■ **Source passage**
· · · ·

[PATCH 0/5] mm: vmscan: fix kswapd writeback regression

From: Johannes Weiner
Date: Mon Jan 23 2017 - 13:17:05 EST


We noticed a regression on multiple hadoop workloads when moving from
3.10 to 4.0 and 4.6, which involves kswapd getting tangled up in page
writeout, causing direct reclaim herds that also don't make progress.

I tracked it down to the thrash avoidance efforts after 3.10 that make
the kernel better at keeping use-once cache and use-many cache sorted
on the inactive and active list, with more aggressive protection of
the active list as long as there is inactive cache. Unfortunately, our
workload's use-once cache is mostly from streaming writes. Waiting for
writes to avoid potential reloads in the future is not a good tradeoff.

· · · ·

■ **Written request**
Write the next part of the patch message about the kswapd writeback regression, starting after its final sentence. None of the items that come next are needed.

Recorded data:
· · · ·

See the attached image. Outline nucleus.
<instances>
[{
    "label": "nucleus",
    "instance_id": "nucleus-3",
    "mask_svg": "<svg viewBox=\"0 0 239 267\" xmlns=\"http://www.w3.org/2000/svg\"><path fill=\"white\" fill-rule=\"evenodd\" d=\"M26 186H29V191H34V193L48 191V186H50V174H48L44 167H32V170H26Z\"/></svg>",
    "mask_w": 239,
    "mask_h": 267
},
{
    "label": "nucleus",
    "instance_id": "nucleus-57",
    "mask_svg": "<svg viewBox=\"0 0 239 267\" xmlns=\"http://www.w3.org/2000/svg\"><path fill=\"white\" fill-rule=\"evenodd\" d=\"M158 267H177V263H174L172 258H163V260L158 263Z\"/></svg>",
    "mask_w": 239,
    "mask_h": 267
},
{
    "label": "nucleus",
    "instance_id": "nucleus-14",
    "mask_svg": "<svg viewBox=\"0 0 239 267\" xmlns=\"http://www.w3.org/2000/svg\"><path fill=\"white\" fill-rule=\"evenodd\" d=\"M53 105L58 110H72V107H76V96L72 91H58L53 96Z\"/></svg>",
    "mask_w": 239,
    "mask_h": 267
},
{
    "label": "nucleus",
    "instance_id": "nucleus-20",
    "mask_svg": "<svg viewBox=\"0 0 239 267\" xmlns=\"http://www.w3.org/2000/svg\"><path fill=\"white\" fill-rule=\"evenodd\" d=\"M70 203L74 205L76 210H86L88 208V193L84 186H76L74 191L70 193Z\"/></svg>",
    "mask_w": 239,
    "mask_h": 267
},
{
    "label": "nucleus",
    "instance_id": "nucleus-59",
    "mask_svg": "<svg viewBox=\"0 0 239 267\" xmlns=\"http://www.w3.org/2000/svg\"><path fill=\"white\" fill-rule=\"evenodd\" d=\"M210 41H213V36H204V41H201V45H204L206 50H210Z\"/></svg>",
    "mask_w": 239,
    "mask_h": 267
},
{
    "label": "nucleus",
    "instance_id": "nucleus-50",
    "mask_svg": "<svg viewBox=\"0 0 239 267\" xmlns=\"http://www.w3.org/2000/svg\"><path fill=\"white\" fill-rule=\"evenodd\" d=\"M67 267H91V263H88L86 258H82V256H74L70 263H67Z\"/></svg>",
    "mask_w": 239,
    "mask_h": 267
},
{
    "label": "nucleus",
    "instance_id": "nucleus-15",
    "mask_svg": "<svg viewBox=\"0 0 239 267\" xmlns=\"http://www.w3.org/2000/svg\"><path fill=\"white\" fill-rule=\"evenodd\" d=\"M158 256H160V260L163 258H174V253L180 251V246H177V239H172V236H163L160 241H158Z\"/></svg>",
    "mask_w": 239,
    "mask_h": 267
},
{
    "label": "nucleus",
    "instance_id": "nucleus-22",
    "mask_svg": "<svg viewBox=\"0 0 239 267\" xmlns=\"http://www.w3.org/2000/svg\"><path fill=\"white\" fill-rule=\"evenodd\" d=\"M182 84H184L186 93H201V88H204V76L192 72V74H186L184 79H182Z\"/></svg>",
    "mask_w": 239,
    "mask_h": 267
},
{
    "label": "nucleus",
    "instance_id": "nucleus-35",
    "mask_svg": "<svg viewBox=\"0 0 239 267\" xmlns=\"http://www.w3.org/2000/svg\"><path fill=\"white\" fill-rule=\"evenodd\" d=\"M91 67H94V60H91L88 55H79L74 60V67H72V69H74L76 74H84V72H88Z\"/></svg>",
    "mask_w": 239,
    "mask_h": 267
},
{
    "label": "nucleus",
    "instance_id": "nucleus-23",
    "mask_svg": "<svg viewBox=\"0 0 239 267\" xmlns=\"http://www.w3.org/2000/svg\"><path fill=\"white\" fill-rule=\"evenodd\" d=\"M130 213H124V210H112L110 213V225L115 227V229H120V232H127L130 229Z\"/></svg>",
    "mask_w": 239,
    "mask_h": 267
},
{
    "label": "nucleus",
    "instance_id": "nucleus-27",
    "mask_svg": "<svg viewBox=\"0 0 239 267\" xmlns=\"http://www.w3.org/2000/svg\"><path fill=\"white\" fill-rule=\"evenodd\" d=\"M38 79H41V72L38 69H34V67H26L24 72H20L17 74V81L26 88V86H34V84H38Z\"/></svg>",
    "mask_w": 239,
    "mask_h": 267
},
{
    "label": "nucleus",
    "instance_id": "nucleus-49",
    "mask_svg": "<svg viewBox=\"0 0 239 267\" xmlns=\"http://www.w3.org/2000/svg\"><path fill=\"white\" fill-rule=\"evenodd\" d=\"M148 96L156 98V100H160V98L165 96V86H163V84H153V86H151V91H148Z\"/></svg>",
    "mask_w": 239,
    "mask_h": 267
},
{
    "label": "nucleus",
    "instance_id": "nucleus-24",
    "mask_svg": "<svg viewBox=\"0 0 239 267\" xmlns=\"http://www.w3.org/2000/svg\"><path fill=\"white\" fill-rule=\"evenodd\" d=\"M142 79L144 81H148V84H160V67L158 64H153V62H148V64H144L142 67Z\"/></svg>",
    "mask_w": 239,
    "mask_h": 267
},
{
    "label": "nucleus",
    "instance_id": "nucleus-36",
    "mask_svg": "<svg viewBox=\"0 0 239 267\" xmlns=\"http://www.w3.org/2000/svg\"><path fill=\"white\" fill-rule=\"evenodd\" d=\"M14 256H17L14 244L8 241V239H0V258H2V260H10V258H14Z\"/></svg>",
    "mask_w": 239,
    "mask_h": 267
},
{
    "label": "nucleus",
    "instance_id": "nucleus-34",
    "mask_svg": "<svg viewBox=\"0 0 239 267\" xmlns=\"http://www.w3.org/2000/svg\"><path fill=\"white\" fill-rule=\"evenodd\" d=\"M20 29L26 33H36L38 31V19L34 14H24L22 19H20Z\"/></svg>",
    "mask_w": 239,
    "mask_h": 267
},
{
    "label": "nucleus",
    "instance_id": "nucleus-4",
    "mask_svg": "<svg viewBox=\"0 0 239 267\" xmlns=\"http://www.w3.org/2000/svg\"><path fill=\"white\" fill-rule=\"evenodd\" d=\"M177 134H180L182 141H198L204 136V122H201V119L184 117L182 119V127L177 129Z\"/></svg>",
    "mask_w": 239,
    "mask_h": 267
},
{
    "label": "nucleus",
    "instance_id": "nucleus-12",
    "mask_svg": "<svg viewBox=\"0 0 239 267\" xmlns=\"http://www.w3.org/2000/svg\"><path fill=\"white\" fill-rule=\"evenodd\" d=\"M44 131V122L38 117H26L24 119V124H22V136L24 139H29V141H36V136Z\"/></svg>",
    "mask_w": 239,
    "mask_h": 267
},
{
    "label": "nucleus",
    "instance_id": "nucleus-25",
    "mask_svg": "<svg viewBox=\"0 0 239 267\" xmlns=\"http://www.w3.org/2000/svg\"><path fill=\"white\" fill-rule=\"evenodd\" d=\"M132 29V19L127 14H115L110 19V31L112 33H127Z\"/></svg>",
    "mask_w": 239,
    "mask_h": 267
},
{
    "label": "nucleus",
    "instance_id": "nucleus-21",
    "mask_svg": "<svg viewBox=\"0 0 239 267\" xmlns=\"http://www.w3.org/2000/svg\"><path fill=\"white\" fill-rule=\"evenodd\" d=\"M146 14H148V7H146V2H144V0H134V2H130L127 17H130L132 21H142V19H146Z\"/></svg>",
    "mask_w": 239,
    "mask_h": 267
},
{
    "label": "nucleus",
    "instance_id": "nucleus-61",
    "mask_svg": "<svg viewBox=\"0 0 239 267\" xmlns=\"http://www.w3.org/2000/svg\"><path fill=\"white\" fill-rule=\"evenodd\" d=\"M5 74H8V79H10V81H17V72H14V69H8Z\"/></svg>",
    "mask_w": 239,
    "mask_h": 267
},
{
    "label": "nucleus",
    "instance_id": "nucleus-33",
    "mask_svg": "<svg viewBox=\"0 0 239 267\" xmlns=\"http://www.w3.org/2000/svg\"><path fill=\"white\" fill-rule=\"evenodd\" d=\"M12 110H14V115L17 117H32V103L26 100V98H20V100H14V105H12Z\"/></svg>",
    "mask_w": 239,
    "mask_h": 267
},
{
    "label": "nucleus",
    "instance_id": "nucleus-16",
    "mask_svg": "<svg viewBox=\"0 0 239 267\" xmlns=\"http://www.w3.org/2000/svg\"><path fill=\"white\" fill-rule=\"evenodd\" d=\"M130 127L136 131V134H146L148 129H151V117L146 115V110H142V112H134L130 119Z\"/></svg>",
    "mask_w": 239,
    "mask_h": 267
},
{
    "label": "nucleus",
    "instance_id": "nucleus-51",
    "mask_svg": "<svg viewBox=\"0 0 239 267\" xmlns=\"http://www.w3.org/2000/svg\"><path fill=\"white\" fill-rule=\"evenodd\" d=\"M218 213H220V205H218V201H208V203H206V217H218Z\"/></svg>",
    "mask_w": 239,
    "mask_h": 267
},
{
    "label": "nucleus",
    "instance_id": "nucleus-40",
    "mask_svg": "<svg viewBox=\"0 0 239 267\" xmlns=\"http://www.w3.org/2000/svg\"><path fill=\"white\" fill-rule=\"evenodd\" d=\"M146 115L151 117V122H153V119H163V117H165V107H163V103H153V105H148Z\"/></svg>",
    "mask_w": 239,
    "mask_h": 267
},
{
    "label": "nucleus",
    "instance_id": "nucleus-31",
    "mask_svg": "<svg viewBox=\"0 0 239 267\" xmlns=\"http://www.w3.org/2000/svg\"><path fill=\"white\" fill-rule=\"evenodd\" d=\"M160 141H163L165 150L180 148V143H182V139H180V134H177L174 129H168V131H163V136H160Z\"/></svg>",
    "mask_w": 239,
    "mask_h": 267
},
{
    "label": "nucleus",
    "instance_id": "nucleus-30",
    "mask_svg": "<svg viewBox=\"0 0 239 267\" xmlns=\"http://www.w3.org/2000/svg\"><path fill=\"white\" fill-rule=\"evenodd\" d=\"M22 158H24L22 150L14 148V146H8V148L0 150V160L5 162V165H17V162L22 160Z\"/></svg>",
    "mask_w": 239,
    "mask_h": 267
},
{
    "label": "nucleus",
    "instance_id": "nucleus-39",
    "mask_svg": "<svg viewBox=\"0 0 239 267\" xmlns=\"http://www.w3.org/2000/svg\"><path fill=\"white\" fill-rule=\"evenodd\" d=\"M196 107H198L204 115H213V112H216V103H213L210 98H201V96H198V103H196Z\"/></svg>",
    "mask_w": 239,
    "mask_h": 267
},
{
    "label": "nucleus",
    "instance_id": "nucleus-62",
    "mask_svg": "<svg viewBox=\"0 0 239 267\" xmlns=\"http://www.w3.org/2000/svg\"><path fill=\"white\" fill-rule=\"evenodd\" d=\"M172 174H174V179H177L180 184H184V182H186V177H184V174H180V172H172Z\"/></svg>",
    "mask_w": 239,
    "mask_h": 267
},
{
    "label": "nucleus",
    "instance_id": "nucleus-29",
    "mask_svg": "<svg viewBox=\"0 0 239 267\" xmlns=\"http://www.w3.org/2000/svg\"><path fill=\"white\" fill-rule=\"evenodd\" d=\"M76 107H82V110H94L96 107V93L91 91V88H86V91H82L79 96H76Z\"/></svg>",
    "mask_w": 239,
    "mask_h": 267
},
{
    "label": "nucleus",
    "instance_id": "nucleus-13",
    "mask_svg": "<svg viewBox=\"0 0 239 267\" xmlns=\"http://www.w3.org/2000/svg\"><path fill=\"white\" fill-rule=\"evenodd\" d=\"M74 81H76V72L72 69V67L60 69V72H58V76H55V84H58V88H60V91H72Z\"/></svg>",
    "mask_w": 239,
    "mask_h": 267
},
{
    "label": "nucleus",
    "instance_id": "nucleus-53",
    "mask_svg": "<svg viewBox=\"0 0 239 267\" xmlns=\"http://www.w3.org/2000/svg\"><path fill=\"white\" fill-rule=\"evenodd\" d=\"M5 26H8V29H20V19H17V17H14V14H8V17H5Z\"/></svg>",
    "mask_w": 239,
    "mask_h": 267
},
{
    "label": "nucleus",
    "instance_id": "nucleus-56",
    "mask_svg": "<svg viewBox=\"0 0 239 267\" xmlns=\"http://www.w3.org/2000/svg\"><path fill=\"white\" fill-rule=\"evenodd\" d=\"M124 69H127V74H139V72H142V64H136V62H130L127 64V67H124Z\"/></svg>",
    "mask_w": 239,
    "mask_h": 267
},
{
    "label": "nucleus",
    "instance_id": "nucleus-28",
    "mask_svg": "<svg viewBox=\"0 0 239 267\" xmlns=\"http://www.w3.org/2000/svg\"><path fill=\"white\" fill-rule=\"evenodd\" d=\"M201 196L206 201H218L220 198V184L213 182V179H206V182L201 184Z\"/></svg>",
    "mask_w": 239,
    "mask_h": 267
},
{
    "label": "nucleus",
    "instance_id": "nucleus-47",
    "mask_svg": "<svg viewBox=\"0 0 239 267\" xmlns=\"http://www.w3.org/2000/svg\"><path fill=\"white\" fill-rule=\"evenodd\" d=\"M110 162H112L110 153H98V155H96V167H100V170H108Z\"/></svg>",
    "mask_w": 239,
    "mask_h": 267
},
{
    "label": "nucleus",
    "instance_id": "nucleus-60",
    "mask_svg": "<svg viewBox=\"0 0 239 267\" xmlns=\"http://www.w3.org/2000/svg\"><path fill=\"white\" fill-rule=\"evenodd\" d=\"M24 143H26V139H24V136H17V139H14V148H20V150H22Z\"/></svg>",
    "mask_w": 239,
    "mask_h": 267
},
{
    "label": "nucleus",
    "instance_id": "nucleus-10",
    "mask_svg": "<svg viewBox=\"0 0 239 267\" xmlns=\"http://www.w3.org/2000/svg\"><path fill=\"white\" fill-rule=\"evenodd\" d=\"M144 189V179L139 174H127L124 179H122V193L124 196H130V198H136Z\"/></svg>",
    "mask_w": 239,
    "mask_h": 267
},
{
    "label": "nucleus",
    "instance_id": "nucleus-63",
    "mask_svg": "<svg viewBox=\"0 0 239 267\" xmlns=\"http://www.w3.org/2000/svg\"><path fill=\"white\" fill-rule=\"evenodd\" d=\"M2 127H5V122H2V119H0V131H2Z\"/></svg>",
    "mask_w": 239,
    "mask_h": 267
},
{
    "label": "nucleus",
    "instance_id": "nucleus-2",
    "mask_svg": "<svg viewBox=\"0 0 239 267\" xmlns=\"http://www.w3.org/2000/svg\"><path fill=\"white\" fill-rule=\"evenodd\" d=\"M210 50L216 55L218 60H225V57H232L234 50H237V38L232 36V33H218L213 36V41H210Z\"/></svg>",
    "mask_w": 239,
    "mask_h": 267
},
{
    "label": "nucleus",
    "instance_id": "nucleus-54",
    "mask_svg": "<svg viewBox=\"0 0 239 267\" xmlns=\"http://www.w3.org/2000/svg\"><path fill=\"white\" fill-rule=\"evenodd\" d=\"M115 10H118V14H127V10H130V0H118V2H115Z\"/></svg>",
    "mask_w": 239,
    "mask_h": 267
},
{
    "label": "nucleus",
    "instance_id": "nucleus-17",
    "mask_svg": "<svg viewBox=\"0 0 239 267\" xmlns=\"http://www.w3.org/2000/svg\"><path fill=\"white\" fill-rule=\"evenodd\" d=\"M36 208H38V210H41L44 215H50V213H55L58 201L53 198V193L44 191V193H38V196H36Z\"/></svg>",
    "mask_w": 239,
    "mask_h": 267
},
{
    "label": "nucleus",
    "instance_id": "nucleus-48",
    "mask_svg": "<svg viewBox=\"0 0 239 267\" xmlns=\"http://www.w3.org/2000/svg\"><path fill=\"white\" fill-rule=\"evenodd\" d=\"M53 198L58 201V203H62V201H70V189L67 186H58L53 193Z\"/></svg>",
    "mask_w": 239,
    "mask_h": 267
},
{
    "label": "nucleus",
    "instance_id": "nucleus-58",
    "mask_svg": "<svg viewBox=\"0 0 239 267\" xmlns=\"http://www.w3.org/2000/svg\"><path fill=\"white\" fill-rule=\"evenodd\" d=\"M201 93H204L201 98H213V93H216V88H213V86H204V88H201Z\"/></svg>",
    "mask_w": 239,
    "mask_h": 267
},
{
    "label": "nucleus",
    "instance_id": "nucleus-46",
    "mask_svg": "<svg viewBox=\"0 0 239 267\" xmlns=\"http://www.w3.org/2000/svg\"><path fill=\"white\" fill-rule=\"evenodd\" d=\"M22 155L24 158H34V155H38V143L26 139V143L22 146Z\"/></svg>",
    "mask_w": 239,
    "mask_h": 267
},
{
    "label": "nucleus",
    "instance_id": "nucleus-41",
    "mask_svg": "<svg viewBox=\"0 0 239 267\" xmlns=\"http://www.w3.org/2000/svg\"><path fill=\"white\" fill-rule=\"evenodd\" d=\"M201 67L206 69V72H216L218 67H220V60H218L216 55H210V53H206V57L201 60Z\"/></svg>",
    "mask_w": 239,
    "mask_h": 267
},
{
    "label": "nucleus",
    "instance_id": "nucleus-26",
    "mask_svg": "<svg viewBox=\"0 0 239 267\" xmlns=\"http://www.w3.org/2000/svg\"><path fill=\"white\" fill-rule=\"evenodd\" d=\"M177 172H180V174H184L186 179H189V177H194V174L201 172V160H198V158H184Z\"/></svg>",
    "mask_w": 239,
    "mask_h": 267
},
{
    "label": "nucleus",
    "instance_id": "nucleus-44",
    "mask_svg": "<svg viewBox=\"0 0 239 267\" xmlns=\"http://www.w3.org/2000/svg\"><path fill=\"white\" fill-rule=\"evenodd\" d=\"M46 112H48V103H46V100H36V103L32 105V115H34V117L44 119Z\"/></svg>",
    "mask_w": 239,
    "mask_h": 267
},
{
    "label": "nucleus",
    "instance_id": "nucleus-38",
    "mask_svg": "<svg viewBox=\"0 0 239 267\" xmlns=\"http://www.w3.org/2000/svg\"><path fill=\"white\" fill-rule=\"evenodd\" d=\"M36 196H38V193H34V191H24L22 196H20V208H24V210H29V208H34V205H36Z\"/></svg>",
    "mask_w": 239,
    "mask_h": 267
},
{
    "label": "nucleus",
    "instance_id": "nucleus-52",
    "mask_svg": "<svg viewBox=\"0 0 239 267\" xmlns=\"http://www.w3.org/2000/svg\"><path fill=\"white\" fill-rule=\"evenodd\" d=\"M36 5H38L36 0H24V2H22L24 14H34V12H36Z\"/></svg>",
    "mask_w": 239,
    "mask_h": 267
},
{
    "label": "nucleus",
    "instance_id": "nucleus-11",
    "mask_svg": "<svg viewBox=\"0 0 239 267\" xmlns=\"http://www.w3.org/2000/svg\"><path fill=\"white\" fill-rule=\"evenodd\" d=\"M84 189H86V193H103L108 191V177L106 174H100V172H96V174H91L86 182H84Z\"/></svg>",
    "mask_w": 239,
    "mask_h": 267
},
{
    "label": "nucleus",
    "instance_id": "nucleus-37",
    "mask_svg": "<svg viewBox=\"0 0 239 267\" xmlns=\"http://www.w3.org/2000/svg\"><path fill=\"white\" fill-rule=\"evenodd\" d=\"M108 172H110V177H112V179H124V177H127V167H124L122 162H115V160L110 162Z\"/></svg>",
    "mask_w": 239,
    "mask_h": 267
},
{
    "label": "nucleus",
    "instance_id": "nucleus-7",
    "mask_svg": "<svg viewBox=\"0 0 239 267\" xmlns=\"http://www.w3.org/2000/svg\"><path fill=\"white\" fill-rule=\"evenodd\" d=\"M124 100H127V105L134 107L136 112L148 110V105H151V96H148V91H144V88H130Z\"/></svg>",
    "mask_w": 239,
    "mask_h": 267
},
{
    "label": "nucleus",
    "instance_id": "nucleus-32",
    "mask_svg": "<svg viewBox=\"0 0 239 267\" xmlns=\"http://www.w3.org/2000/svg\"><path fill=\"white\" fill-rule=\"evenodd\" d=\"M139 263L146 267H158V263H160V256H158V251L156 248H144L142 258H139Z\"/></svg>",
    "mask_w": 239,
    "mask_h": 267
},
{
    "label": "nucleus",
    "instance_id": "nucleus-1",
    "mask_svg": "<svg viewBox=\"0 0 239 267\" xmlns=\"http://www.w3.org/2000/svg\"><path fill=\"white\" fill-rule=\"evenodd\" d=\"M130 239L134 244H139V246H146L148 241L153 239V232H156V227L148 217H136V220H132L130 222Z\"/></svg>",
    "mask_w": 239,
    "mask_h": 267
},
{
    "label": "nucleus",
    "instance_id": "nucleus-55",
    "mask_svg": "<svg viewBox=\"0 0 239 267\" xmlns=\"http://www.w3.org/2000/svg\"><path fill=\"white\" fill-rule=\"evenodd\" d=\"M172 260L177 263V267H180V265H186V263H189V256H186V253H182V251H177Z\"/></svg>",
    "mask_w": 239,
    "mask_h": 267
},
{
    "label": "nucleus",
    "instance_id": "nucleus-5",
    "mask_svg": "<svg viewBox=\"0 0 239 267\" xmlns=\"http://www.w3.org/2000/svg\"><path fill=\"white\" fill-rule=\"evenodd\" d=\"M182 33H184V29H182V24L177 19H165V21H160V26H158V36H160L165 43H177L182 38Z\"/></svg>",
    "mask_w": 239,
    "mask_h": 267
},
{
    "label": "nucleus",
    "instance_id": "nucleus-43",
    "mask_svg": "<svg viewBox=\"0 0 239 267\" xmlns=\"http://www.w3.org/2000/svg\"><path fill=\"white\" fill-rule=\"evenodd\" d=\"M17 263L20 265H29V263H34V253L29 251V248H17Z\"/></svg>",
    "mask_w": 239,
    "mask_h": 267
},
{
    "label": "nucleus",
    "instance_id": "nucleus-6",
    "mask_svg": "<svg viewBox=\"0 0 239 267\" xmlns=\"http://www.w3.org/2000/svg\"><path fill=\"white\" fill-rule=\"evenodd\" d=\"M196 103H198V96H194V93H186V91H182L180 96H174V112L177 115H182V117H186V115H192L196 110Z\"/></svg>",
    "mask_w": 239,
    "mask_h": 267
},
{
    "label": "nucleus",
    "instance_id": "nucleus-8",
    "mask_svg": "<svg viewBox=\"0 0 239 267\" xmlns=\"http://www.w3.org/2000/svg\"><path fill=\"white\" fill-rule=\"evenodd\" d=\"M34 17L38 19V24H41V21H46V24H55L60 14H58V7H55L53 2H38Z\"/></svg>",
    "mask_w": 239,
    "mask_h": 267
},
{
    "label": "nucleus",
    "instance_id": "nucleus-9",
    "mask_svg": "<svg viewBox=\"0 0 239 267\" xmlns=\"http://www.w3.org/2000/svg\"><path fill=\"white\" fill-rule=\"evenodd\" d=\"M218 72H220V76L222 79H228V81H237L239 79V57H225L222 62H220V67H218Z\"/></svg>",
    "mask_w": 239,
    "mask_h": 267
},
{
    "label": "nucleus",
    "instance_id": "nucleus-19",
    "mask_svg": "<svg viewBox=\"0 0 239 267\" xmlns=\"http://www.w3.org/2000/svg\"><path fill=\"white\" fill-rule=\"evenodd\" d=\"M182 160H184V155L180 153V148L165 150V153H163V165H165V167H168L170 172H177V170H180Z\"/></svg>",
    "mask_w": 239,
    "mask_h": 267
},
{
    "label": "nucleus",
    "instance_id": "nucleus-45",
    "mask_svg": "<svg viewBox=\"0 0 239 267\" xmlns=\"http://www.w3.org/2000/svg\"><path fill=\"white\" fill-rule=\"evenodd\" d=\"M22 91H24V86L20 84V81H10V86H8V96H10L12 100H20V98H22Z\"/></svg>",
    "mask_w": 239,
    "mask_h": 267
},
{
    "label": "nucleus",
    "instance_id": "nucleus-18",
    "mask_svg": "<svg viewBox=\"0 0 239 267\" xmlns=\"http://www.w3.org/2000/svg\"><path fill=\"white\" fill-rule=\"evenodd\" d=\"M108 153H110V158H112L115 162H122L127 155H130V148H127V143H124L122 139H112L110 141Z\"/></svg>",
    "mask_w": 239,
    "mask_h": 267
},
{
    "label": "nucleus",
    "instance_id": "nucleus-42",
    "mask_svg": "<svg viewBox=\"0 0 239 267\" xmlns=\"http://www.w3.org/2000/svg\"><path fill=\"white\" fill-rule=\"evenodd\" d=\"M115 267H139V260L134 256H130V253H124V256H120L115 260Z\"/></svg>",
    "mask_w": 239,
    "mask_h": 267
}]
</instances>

· · · ·

■ **Task response**
These patches do the following:

1. Wake the flushers when kswapd sees a lump of dirty pages. It's
possible to be below the dirty background limit and still have
cache velocity push them through the LRU. So start a-flushin'.

2. Let kswapd only write pages that have been rotated twice. This
makes sure we really tried to get all the clean pages on the
inactive list before resorting to horrible LRU-order writeback.

3. Move rotating dirty pages off the inactive list. Instead of
churning or waiting on page writeback, we'll go after clean active
cache. This might lead to thrashing, but in this state memory
demand outstrips IO speed anyway, and reads are faster than writes.

More details in the individual changelogs.

include/linux/mm_inline.h | 7 ++++
include/linux/mmzone.h | 2 --
include/linux/writeback.h | 2 +-
include/trace/events/writeback.h | 2 +-
mm/swap.c | 9 ++---
mm/vmscan.c | 68 +++++++++++++++-----------------------
6 files changed, 41 insertions(+), 49 deletions(-)